Abstract

Stated Choice (SC) methods, and other choice experiments, are now becoming increasingly popular for the valuation of environmental goods. This paper shows that lexicographic choices (LCs) in an SC task, or other types of choice experiments, do not imply that the respondent has lexicographic preferences. LCs may be a result of (i) study designs where differences between the alternatives are too great and (ii) simplification of the choice task. A traditional approach that investigates motives for lexicographic choices mainly as a result of lexicographic preferences may therefore fail to reveal the whole motive range. Study designs that cause LCs, whether such choices actually are based on non-compensatory choices (i.e. genuine lexicographic preferences or strategic behaviour) or compensatory choices, provide less information about preferences. However, providing they are not totally dominant, such choices are not normally a serious modeling problem. It is argued that simplification is a consequence of respondents' differing abilities to choose. Such LCs contribute to the larger variances of SC data relative to less cognitively demanding valuation methods and might therefore have a significant impact on the implied valuation of non-market goods if they are not handled in the analysis. In data collection, we should use survey designs that collect more signals and less noise, and in data analysis we should use models that can separate signals from noise.

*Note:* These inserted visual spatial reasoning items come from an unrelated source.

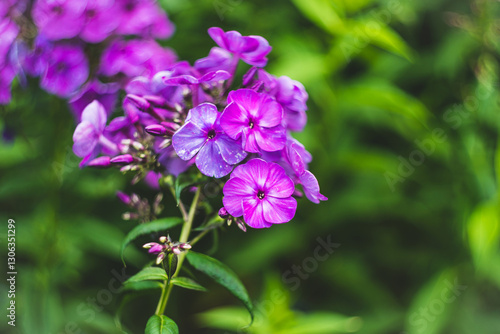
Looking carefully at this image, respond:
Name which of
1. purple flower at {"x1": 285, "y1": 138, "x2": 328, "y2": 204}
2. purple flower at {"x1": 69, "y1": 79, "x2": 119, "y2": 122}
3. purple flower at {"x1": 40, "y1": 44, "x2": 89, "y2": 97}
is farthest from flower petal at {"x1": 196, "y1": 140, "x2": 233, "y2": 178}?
purple flower at {"x1": 40, "y1": 44, "x2": 89, "y2": 97}

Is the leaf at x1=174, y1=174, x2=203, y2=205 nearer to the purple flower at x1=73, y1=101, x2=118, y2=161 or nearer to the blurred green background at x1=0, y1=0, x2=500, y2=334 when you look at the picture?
the purple flower at x1=73, y1=101, x2=118, y2=161

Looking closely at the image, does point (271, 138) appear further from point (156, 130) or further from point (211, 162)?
point (156, 130)

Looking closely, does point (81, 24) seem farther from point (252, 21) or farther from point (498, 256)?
point (498, 256)

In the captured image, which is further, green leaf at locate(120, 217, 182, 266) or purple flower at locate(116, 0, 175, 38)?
purple flower at locate(116, 0, 175, 38)

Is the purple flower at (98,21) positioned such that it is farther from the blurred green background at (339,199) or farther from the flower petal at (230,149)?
the flower petal at (230,149)

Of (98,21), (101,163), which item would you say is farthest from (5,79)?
(101,163)

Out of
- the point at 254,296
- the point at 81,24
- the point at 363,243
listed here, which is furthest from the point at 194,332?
the point at 81,24

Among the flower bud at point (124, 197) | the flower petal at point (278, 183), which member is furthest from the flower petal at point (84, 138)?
the flower petal at point (278, 183)
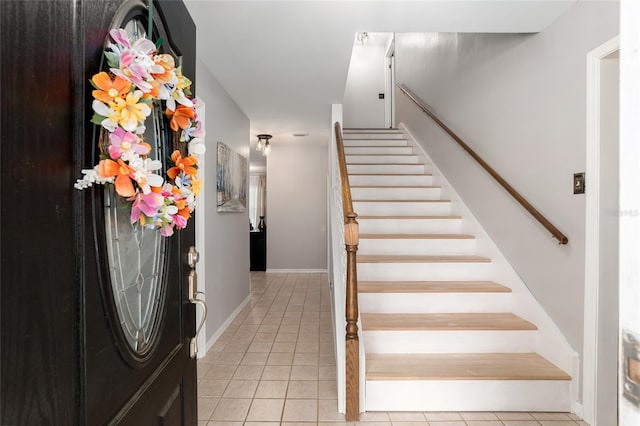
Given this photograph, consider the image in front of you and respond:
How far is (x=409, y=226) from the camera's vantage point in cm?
348

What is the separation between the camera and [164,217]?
0.85 meters

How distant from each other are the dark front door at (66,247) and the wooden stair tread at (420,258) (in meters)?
2.17

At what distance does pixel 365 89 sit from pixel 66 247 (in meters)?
7.20

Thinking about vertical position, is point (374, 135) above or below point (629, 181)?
above

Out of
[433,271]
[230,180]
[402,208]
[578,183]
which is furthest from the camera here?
[230,180]

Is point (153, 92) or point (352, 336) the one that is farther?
point (352, 336)

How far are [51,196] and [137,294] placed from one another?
401 millimetres

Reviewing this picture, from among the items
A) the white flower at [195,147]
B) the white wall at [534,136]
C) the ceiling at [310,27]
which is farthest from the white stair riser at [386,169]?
the white flower at [195,147]

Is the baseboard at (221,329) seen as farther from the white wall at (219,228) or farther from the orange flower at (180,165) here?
the orange flower at (180,165)

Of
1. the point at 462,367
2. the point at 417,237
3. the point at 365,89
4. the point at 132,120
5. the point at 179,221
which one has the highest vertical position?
the point at 365,89

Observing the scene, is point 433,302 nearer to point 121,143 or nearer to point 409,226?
point 409,226

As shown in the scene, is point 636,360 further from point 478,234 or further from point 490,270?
point 478,234

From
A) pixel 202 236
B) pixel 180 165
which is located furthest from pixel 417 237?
pixel 180 165

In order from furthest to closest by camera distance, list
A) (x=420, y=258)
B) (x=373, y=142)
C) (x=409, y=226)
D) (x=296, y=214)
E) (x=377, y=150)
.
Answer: (x=296, y=214)
(x=373, y=142)
(x=377, y=150)
(x=409, y=226)
(x=420, y=258)
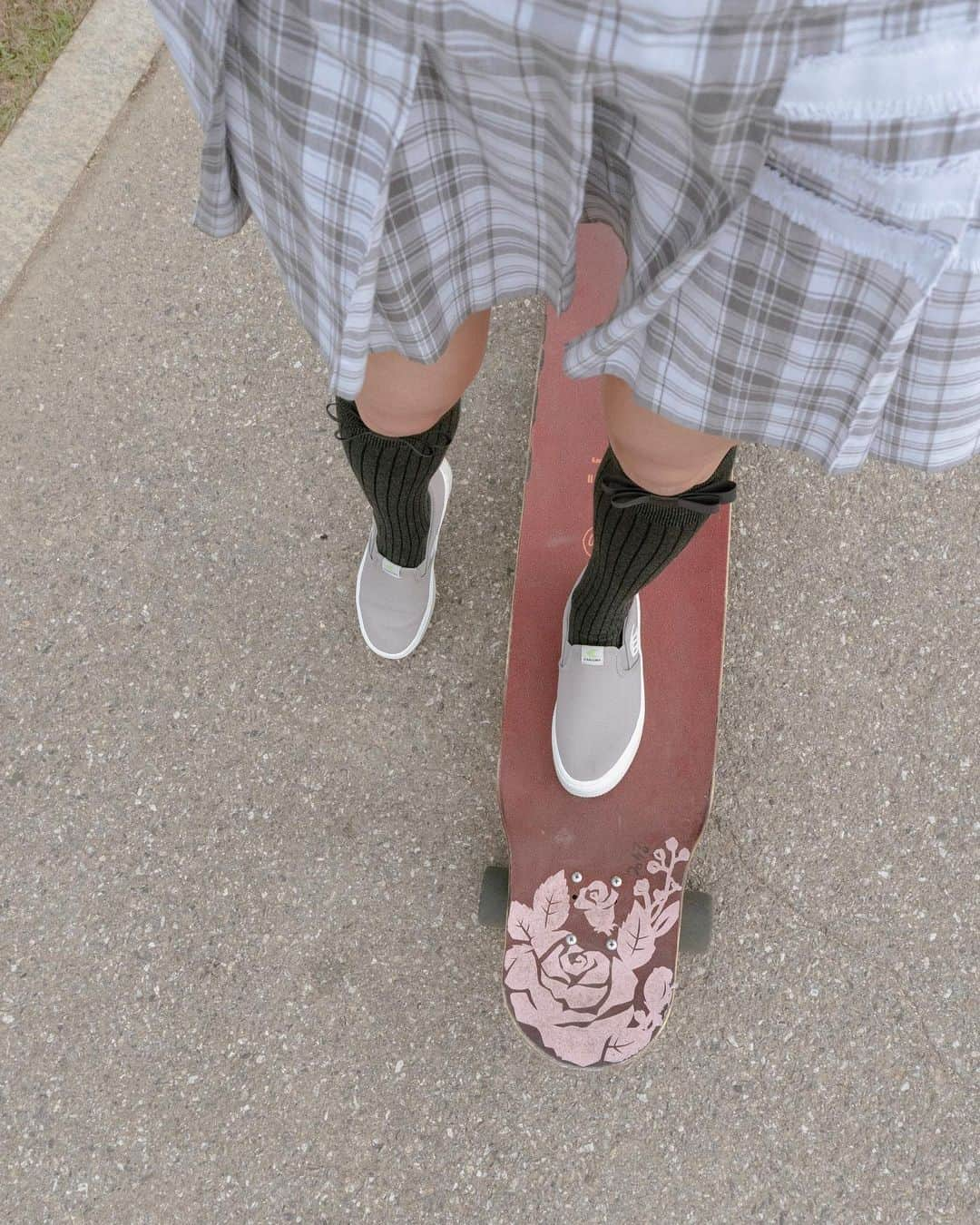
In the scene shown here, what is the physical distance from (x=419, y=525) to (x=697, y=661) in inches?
21.4

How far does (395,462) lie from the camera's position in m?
1.10

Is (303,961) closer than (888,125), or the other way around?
(888,125)

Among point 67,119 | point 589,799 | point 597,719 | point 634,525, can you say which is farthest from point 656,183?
point 67,119

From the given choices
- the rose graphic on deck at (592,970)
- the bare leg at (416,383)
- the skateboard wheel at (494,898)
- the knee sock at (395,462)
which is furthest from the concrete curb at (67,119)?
the rose graphic on deck at (592,970)

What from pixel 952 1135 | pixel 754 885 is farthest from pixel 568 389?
pixel 952 1135

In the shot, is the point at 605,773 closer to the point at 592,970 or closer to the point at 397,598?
the point at 592,970

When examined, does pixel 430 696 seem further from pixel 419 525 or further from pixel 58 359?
pixel 58 359

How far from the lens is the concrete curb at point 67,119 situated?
1.78m

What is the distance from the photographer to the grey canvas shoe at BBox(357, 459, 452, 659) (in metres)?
1.49

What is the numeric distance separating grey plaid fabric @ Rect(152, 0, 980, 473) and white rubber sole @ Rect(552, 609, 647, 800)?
0.73 m

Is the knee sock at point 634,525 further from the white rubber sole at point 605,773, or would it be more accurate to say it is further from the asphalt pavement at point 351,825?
the asphalt pavement at point 351,825

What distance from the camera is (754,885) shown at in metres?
1.49

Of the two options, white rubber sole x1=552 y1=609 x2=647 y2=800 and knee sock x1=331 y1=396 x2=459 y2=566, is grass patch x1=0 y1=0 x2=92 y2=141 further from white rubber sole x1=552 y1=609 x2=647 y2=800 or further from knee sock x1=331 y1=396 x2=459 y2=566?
white rubber sole x1=552 y1=609 x2=647 y2=800

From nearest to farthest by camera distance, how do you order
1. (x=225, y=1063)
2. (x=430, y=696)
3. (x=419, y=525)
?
(x=419, y=525) < (x=225, y=1063) < (x=430, y=696)
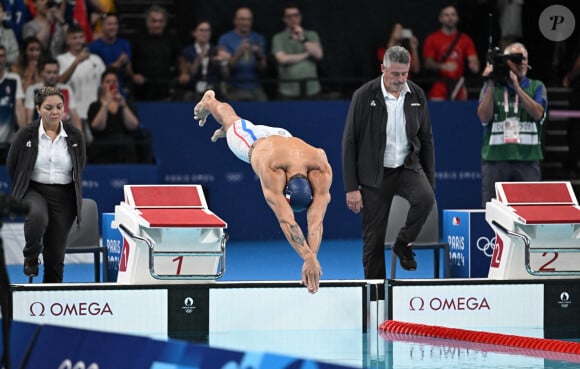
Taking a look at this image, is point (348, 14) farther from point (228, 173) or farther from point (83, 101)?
point (83, 101)

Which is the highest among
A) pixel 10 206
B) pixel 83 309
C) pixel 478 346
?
pixel 10 206

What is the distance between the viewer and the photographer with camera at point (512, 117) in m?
10.3

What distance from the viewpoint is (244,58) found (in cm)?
1499

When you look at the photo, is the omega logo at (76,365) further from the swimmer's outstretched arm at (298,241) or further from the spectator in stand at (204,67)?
the spectator in stand at (204,67)

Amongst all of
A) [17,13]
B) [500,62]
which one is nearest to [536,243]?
[500,62]

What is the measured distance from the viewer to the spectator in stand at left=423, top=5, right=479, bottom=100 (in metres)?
15.5

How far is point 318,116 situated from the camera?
604 inches

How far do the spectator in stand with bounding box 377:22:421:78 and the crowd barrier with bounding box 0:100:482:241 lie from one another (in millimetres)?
579

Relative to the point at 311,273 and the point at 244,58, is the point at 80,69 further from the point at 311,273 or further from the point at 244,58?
the point at 311,273

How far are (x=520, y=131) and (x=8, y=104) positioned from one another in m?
6.31

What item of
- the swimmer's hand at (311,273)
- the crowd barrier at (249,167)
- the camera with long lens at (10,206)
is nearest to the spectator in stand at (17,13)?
the crowd barrier at (249,167)

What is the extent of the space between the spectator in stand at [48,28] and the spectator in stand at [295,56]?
2.75 metres

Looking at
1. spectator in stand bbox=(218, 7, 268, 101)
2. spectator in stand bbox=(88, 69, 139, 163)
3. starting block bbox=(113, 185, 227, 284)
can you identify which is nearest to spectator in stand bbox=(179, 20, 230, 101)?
spectator in stand bbox=(218, 7, 268, 101)

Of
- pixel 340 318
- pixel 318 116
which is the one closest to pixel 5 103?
pixel 318 116
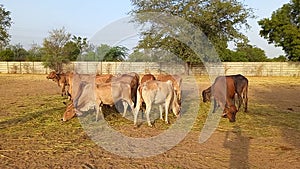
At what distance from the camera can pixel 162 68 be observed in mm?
34406

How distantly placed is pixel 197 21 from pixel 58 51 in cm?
1874

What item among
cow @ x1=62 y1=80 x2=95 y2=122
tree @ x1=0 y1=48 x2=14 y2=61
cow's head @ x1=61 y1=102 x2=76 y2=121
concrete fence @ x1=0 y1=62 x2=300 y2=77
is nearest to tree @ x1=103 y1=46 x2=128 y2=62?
concrete fence @ x1=0 y1=62 x2=300 y2=77

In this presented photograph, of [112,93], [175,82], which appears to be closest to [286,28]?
[175,82]

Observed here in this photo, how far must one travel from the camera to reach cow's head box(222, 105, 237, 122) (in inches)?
378

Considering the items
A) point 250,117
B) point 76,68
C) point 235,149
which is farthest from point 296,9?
point 235,149

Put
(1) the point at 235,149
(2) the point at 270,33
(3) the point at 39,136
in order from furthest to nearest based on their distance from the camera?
1. (2) the point at 270,33
2. (3) the point at 39,136
3. (1) the point at 235,149

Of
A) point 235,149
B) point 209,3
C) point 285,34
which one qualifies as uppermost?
point 209,3

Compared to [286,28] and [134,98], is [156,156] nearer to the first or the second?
[134,98]

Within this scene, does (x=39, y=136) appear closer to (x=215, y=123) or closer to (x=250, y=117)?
(x=215, y=123)

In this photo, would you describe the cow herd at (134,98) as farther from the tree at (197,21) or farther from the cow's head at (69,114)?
the tree at (197,21)

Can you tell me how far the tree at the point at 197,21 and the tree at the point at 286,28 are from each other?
23.3 feet

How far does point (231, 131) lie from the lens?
842 cm

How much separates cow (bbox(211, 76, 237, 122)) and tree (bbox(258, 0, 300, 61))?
2924 centimetres

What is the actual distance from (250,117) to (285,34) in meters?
31.7
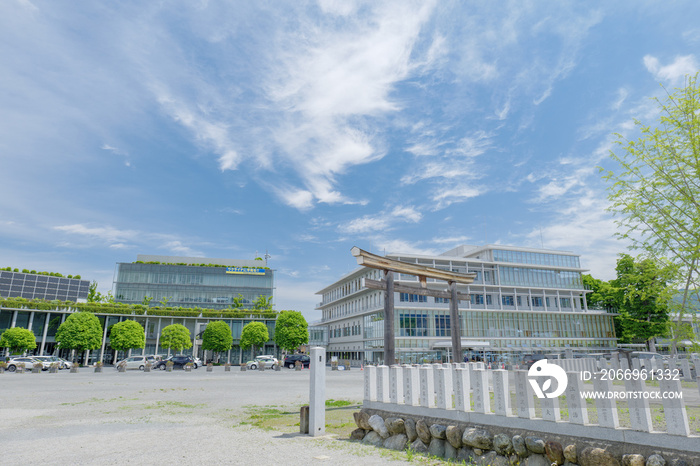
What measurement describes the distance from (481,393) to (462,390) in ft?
1.32

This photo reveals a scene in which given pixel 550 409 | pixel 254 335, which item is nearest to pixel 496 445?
pixel 550 409

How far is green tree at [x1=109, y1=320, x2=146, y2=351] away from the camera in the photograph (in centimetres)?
5888

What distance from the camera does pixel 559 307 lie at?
6556 cm

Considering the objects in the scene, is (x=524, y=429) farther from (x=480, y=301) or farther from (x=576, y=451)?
(x=480, y=301)

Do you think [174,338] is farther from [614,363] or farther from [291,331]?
[614,363]

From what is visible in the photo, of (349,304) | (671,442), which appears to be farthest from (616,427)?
(349,304)

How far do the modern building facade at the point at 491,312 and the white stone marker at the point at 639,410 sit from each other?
1958 inches

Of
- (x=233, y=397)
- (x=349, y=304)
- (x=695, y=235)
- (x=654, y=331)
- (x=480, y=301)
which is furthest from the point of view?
(x=349, y=304)

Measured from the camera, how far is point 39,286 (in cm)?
9144

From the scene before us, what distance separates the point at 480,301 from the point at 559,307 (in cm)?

However, there is obviously a limit to the amount of noise which can be separated from signals in a model and therefore how much noise such models can tolerate and still produce useful valuation estimates for the goods under consideration. For further investigation of such limits, a direct test procedure that can investigate whether each respondent has completed the task in a compensatory manner, like the one presented in the current study, is valuable.